Recorded data:
>> Begin

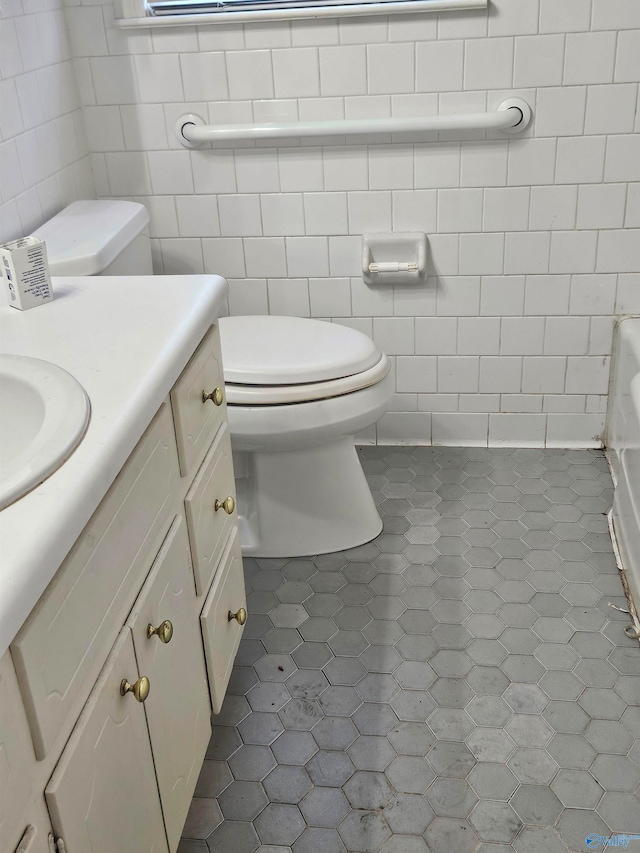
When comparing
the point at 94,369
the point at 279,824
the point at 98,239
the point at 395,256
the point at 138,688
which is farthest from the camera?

>> End
>> Begin

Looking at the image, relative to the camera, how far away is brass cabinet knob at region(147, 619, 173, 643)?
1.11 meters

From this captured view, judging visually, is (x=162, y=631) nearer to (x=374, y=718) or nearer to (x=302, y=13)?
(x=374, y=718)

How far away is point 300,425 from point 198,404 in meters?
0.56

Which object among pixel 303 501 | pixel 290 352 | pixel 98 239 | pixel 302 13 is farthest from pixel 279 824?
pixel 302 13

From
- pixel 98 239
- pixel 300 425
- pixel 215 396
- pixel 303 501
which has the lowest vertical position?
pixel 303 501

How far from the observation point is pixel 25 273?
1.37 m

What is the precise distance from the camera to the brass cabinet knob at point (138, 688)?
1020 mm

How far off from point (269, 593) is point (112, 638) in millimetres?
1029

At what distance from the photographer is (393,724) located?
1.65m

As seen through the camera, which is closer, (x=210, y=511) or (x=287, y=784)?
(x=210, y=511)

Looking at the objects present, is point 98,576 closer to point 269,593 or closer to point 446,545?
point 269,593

>> End
>> Begin

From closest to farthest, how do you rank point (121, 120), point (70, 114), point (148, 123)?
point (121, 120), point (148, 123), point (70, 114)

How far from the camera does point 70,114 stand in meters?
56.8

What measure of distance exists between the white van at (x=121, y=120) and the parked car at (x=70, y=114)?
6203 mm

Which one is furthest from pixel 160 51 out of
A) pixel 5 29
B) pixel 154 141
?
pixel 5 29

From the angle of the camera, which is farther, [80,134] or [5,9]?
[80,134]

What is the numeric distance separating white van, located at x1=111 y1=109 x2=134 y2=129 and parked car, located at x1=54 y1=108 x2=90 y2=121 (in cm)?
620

>> End

Copy the lines from the one containing "When comparing" through the one containing "which is farthest from the camera?", both included, word for word.

> [RESPONSE]:
When comparing
the point at 94,369
the point at 279,824
the point at 98,239
the point at 395,256
the point at 138,688
which is farthest from the camera?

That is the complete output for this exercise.